La tribuna

El 'botellón': penúltimo fallo del sistema

LA noche de invierno cae pesada entre la humedad del Puerto de Málaga y el sordo rumor de los hielos. El Paseo de los Curas se extiende multitudinario hacia Levante y la juventud, sin piso ni futuro, desgasta la noche en la esperanza pronta del hielo y la postrera inopia de una cantina barata. Un joven moreno se agacha mareado, con trémulos movimientos, y una dorada botella desfallece entre gritos y evocaciones fálicas. La mocedad converge en el ágora pueril de un botellón mientas una dotación policial vigila, con la sonrisa cómplice, que el rebaño no se salga del tiesto impuesto por el bastón consistorial, más ocupado por otros menesteres.

Cada madrugada el Paseo de los Curas es un despropósito generacional donde el sistema del bienestar, como si fuésemos un Prometeo festivo y noctámbulo, nos devora eternamente las entrañas.

El fin de semana tiene cíclico sabor a noche, y el hígado, teóricamente joven, avisa de que el final está pronto. En torno a cada botellón, los veinteañeros sacrifican la vida en pos de un ocio que, se sabe, resulta impuesto y falseado. El paro y la incertidumbre acongojan a la famélica legión de mi generación, pero, nosotros preferimos esconder la cabeza mientras el paseo paralelo al Puerto va poblándose de una tribu que exorciza su miseria cotidiana a golpe de graduación alcohólica. De cuando en cuando, alguien teoriza sobre la felicidad en nuestros días: su lamento deja de oírse cuando la conversación deriva hacia el vozarrón.

Hablemos, pues, del botellón. La mera formulación de esta preferencia del ocio juvenil nos pone frente a una realidad que interesa ocultar y pervertir, en la medida en que los medios formulan un debate sobre un problema superfluo, fruto de una situación de inanición moral. La sociología platónica discurre acerca del ocio juvenil. Se debate la idoneidad de trasladar los botellódromos a las afueras, como en los barrios franquistas del apartheid; se especula con reducir los horarios de los garitos en charlas de encorbatados ediles. Esconden el problema para que la juventud, considerada definitivamente como estupidez transitoria, se disuelva en las cañerías de la demagogia política y televisada.

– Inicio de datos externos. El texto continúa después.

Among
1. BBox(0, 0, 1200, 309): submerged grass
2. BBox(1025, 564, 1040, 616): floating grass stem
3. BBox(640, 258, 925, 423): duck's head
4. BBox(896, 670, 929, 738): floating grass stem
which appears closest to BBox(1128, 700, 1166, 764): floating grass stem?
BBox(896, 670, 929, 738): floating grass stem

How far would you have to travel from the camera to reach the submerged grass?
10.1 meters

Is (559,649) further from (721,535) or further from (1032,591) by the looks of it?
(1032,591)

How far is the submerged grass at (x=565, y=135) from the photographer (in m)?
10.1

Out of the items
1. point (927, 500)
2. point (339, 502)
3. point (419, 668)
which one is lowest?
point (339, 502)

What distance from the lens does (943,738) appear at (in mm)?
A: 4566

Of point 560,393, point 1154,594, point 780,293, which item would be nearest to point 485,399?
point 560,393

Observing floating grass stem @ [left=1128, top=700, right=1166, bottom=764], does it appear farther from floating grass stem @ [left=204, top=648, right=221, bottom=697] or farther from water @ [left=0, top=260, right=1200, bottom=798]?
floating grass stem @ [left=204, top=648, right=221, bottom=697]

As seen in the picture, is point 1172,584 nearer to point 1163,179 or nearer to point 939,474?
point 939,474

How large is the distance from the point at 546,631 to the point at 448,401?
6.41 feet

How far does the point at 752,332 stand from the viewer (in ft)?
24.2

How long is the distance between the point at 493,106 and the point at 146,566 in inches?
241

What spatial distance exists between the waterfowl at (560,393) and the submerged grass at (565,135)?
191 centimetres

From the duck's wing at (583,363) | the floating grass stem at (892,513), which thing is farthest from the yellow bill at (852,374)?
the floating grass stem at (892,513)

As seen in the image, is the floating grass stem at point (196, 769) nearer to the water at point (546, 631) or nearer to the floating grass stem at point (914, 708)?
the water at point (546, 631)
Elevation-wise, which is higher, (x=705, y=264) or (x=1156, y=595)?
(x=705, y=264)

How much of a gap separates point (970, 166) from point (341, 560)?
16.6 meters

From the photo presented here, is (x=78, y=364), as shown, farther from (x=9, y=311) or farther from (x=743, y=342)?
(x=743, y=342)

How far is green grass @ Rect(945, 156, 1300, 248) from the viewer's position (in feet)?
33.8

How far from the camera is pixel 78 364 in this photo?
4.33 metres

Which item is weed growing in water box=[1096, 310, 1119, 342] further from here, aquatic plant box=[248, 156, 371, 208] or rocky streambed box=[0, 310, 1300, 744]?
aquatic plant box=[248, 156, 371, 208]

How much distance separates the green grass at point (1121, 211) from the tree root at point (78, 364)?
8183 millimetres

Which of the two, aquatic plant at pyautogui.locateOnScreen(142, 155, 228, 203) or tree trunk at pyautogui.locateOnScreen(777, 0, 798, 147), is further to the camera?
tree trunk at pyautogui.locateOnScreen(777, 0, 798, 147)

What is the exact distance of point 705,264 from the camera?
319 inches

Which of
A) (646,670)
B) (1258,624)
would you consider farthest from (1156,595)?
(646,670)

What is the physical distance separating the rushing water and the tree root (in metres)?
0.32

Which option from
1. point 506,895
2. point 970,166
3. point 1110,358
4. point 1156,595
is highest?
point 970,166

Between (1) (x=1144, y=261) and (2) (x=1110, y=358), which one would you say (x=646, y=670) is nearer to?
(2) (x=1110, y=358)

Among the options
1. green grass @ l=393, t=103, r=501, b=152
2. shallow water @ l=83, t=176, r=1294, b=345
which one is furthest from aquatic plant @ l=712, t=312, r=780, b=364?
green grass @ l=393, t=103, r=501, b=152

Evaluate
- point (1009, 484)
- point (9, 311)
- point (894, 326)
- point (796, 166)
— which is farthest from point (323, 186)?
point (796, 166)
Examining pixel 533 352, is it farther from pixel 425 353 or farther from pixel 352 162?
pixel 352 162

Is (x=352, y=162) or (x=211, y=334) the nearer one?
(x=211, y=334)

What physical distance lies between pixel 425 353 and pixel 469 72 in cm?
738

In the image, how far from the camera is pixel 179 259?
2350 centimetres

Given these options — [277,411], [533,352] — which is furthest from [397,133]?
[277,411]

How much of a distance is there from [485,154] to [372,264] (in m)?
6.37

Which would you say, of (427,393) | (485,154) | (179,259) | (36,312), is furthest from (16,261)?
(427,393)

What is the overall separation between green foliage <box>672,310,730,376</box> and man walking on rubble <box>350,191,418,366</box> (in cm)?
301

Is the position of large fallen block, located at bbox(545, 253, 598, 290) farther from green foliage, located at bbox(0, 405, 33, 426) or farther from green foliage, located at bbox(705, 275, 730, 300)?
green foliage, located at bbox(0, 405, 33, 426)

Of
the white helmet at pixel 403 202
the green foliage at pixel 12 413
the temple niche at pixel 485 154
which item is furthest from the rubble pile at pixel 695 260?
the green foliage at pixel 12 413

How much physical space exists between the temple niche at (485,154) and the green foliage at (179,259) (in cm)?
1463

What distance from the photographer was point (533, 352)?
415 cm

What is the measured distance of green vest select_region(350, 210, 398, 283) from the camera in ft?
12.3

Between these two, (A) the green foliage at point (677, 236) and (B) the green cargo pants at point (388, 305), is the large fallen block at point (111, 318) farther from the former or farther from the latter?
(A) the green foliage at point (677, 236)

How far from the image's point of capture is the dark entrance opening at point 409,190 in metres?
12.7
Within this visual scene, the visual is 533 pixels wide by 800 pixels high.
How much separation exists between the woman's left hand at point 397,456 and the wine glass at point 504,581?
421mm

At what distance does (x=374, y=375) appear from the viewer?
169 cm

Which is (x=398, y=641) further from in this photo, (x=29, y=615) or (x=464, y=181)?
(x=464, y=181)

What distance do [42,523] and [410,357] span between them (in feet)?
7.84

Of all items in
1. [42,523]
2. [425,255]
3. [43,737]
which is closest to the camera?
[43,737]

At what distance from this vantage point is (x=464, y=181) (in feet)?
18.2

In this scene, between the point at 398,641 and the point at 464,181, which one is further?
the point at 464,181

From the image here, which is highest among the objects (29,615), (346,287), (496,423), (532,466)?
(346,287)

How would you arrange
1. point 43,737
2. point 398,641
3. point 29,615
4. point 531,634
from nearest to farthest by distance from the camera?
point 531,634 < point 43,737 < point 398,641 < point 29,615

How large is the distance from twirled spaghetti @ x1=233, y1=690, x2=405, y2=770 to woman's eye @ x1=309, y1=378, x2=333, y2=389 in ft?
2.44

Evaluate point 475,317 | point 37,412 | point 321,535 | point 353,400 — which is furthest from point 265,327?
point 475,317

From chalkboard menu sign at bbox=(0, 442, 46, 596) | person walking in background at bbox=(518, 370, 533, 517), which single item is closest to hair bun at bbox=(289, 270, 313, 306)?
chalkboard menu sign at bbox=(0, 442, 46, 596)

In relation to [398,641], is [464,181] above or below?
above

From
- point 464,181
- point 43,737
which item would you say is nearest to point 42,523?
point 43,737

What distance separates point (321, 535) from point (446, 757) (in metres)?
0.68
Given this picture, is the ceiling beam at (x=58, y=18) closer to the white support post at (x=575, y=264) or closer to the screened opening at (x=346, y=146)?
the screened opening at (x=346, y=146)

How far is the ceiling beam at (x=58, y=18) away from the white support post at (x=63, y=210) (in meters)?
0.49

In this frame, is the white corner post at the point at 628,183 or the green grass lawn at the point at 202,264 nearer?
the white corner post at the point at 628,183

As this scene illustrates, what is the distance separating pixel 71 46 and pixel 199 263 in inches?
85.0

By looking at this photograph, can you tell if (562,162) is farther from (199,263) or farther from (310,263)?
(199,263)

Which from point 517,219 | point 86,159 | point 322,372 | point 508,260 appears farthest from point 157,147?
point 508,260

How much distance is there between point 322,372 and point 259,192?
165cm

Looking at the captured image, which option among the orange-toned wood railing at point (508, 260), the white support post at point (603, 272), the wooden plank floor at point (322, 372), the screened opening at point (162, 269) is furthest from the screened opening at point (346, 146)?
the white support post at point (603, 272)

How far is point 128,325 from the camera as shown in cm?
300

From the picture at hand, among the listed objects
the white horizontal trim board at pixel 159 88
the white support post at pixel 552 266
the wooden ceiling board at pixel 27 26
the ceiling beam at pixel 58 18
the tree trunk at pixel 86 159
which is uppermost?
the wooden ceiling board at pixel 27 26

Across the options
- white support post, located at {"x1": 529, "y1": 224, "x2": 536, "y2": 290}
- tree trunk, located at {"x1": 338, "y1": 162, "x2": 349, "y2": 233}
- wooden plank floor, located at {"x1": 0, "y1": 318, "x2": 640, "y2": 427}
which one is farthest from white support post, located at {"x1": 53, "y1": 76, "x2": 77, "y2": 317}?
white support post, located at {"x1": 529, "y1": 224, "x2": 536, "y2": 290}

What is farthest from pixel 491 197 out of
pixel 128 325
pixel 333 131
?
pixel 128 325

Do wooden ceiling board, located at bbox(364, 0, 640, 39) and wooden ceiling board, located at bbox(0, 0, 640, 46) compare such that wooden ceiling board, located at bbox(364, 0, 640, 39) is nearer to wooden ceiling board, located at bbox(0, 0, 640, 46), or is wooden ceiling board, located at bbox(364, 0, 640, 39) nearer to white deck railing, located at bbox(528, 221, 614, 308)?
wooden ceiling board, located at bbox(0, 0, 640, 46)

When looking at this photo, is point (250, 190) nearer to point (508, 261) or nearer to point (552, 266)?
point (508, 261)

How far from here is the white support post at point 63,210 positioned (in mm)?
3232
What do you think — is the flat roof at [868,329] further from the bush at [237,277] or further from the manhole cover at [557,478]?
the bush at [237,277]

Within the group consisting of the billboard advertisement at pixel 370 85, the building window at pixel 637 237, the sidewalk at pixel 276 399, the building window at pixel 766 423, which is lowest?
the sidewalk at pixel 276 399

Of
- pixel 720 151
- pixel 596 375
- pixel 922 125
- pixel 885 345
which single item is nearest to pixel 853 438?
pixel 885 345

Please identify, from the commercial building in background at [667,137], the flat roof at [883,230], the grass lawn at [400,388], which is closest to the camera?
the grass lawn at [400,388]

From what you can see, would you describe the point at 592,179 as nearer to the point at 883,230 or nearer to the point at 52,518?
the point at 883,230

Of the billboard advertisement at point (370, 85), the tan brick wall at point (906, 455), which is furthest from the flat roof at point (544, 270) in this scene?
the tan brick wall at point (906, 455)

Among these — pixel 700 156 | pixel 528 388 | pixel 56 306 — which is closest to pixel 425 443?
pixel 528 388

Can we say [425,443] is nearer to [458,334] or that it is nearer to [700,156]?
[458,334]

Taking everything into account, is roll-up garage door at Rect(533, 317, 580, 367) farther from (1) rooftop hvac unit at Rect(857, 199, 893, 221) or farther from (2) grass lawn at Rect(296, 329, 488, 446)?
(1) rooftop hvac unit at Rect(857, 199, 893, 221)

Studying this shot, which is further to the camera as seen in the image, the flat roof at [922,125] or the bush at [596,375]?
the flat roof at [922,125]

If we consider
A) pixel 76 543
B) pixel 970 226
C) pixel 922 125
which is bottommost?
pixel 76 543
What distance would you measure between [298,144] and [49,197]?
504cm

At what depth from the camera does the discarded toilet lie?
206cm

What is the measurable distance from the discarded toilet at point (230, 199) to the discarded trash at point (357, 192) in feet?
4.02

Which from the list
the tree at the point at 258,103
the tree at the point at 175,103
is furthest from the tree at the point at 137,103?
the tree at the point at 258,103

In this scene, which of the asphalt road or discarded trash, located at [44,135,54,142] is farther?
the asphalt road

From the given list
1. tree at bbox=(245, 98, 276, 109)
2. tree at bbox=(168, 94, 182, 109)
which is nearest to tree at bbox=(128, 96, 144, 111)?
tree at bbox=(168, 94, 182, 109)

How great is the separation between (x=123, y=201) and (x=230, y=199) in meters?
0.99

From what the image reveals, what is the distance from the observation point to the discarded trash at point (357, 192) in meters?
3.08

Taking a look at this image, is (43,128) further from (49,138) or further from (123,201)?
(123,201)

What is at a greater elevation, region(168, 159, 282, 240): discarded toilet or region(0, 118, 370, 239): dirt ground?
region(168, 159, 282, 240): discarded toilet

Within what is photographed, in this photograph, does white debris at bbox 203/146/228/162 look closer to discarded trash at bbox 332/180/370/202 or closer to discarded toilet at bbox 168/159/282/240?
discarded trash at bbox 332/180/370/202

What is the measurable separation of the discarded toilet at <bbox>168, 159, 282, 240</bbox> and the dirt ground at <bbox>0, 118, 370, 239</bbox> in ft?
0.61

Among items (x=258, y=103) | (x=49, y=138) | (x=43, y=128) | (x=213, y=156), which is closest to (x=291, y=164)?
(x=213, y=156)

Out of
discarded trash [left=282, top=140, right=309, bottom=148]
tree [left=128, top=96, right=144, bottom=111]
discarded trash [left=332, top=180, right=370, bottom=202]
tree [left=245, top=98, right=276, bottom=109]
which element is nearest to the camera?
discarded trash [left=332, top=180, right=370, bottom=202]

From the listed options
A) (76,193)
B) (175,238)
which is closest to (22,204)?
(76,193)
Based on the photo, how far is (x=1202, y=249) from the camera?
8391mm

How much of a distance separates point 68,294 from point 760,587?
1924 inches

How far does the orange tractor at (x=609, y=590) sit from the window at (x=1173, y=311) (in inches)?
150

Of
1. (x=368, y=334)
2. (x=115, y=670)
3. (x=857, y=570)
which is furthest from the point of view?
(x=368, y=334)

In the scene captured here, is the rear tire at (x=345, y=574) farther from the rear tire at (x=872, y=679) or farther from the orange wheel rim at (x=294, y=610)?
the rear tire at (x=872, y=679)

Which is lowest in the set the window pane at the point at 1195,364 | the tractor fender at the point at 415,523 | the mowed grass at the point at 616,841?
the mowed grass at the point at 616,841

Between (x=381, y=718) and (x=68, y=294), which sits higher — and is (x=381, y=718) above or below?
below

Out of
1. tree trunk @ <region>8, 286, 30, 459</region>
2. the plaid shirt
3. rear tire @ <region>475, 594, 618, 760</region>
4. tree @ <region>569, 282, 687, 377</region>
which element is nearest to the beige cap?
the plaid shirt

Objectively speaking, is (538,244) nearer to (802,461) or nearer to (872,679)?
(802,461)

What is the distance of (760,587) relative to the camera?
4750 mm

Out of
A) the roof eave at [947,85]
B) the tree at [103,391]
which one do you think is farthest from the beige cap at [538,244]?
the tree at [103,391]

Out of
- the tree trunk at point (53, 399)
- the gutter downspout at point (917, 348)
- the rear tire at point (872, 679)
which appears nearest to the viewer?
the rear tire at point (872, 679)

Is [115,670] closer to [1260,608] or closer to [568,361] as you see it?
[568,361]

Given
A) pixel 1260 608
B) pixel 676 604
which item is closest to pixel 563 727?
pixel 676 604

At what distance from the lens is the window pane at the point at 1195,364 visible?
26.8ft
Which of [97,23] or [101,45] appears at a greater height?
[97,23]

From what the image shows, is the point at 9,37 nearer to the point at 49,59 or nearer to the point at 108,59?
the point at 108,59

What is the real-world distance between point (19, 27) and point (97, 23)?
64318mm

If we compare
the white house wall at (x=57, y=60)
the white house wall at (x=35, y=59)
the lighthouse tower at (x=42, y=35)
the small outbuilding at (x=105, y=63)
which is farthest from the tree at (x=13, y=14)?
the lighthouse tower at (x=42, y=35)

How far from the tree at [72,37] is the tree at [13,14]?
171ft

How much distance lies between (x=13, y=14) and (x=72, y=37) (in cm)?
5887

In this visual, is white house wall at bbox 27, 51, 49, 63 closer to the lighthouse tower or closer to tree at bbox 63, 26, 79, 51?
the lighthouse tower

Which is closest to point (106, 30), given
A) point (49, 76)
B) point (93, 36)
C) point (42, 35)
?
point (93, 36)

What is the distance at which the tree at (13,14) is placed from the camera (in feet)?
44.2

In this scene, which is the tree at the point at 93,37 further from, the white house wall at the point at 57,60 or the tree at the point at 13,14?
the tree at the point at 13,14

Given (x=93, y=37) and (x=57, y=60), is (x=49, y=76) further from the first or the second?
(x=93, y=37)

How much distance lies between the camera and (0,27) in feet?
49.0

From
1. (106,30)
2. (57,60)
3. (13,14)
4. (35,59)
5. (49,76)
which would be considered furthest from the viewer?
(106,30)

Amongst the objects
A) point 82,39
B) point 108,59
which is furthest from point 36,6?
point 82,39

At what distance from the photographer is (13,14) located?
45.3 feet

En un plano más local, el botellón, además, es una consecuencia de la insolidaridad de muchos locales malagueños, que no han querido adoptar por estos pagos la ibérica institución de la tapa. En Granada, el fenómeno del botellón va diluyéndose poco a poco porque se ha impuesto la cordura sana del "ir de cañas y tapas". Aquí, los precios abusivos llaman, irremediable y comprensiblemente, al consumo de alcohol en la vía pública.

En el fondo, el problema que se ha de abordar es de qué se hace con la juventud; cómo la sociedad del bienestar es capaz de permitir que en las calles del fin de semana se difumine el oropel de la dicha, profetizado hasta la saciedad por los apologetas del pensamiento único, con escaño y representación. La política no ha encontrado, o no le ha interesado encontrar, el problema de fondo sobre la coyuntura actual de la juventud.

Tradicionalmente decisivos en la historia, por nuestra desidia, nos hemos convertido ahora en estandartes de la inoperancia y bebedores convencidos.

Aspiramos a mileuristas y, además, debemos comulgar con las falsas expectativas de los mercaderes de ideas. Vamos viendo que esta democracia está deficitaria de proyectos y plagada de padrecitos. Las instituciones políticas, ajenas a la realidad de los adoquines, compensan las pulsiones animales de un botellón con un taller de repostería o de manualidades.

Parafraseando a Zola, la juventud resulta inmoderada en sus deseos y sus ambiciones. La democracia nos resulta lejana, el pan de hoy se nos niega y los veinteañeros, de fondo y forma, somos una masa manipulable con la perversión de las modas. Las élites planifican minuciosamente las concentraciones multitudinarias para menguar la potencialidad revolucionaria de un joven que, borracho, deja de estar encabronado ante el mundo, ante Dios, ante él mismo.

Vuelva el corazón del lector al botellón del Paseo de los Curas, mire la amplia avenida por donde pasea el joven libre y piense, en voz alta, si es ésta forma de invertir en futuro; si, ordenando a la piara en las afueras, la mocedad patria puede encontrar la dignidad, ahora que el 68 y la utopía son un cuento de viejos.

El sistema nos ha metido el gol final con el botellón. Los jóvenes nos mataremos en las vespinos trucadas repartiendo pizzas o en horarios genocidas con sueldo de becarios, pero, en la comodidad acolchada de los parlamentos, seguirá debatiéndose sobre el nacionalismo y la manera de enladrillar España y nuestra decencia.